Erinnerung an eine (fast) vergessene Zeitung

Von Dietmar Bittrich

Ferienzeit: Auch unsere Zeitschriften-Kolumne macht eine sommerliche Pause. Willkommen ist uns da die Erinnerung an eine wunderliche „periodische Schrift“, die vor zweihundert Jahren in der Sommerfrische der Weimarer Hofgesellschaft, in Tiefurt, gegründet wurde, um „alles was Politick, Witz, Talente und Verstand, in unsern dermalen so merkwürdigen Zeiten, hervorbringen, den Augen eines sich selbst gewählten Publikums vorzulegen“.

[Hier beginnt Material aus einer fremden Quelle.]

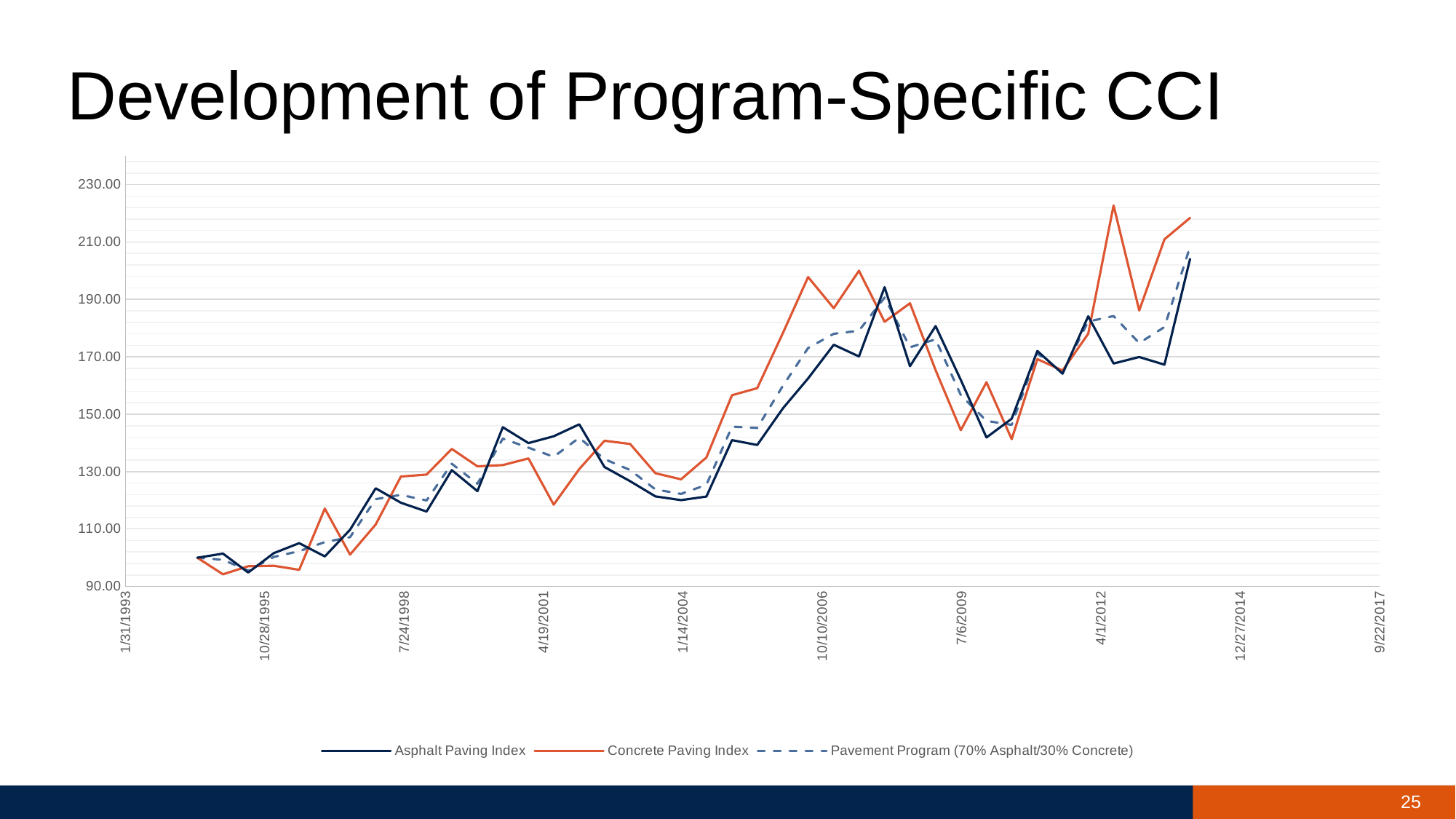
What is the title of the slide containing the chart? Development of Program-Specific CCI Which series is drawn with a dashed line? Pavement Program (70% Asphalt/30% Concrete) Near 4/19/2001, which is higher: the Asphalt Paving Index or the Concrete Paving Index? Asphalt Paving Index Overall, do the index values rise or fall from 1993 to 2014 along the x axis? rise Near 4/1/2012, which is higher: the Concrete Paving Index or the Asphalt Paving Index? Concrete Paving Index What kind of chart is shown on the slide? line chart Which series reaches the highest value anywhere on the chart? Concrete Paving Index How many series does the legend list? 3 Is the value of the Asphalt Paving Index near 1/14/2004 greater or less than 130? less How many date labels are shown on the x axis? 10 Is the value of the Concrete Paving Index at 7/6/2009 greater or less than 150? less Is the peak value of the Concrete Paving Index near 4/1/2012 greater or less than 210? greater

Ein ganz Packet Journale kündigt Anna Amalia, Fürstin von Weimar und Eisenach, Ende November 1781 der Frau Rat Goethe an und erklärt: „Es ist ein kleiner Scherz, den ich mir diesen Sommer gemacht habe, der so gut reüssiret hat, daß es noch bis jetzt continuiret wird; vielleicht wird es Ihnen auch einige gute Stunden machen.“

Anfang Dezember 1783 – der Scherz wird immer noch continuiret – schickt Goethe selber ein ähnliches Paket an seine Mutter, mit ganz ähnlichem Kommentar: „Es ward als ein Wochenblatt zum Scherze angefangen, als die Herzogin Mutter vorm Jahre“ – hier irrt er in der Zeit – „in Tiefurt wohnte, und wird seit der Zeit fortgesetzt. Es sind recht artige Sachen drinnen und wohl wert, daß Sie es durchblättern Dann folgt die lakonische Anweisung: „Wenn Sie es genug haben, schicken Sie es nach Zürich an Frau Schultheß.“

Es war ein auserwählter Abonnentenkreis, zu dem Frau Rat und Goethes Zürcher Freundin sich da zählen durften; die Auflage des „Wochenblattes“ (in den drei Jahren seiner Existenz erschienen 47 Nummern) war limitiert, und daß einer es dem anderen weitergab, gehörte zu den notwendigen Vertriebsprinzipien. Ganze elf Exemplare nämlich, so errechnete ein Germanist des 19. Jahrhunderts, erschienen jedesmal, von Weimarer Primanerhand fleißig kopiert. Genau nachprüfen läßt sich diese Zahl nicht – Ausgaben der Anna Amalia für die Herstellung der Kopien liegen der Berechnung zugrunde –, denn nur fünf handschriftliche Exemplare sind überliefert, keines von ihnen vollständig. Doch wesentlich höher wird die Auflage nicht – gewesen sein, und daß das Journal von Tiefurt – so der Name des Blattes – dennoch Bedeutung bekam, liegt an den Damen und Herren, die es abonnierten – das waren in erster Linie nämlich die Autoren selber. Es liegt aber vor allem an der Herausgeberin, der Herzoginmutter, die in dieser Zeit den Mittelpunkt des Weimarer gesellschaftlichen Lebens bildete und jene Damen und Herren um sich versammelte.

Zwei Jahre nach ihrer Heirat, im Alter von 18 Jahren, hatte Anna Amalia beim Tod ihres Mannes, des Herzogs Ernst August Constantin, die Regentschaft übernommen; 16 Jahre lang – bis zur Volljährigkeit ihres ersten Sohnes – führte sie die Regierung der beiden Fürstentümer Weimar und Eisenach. 1772 berief sie Christoph Martin Wieland als Erzieher Carl Augusts an den Hof, 1774 als Erzieher Konstantins, ihres zweiten Sohnes, den dichterisch begabten Offizier Karl Ludwig von Knebel, der als Reisebegleiter der beiden Prinzen im Dezember desselben Jahres die Bekanntschaft Carl Augusts mit Goethe vermittelte. Im September 1775 tritt Carl August die Regierung an, im November trifft Goethe ein; vier Monate später kommt – auf Vorschlag Goethes – Herder als Generalsuperintendent nach Weimar. Damit sind die widrigsten (nicht allerdings die fleißigsten) Autoren des Tiefurter Journals bereits beisammen; die übrigen gehörten ohnehin zur Hofgesellschaft.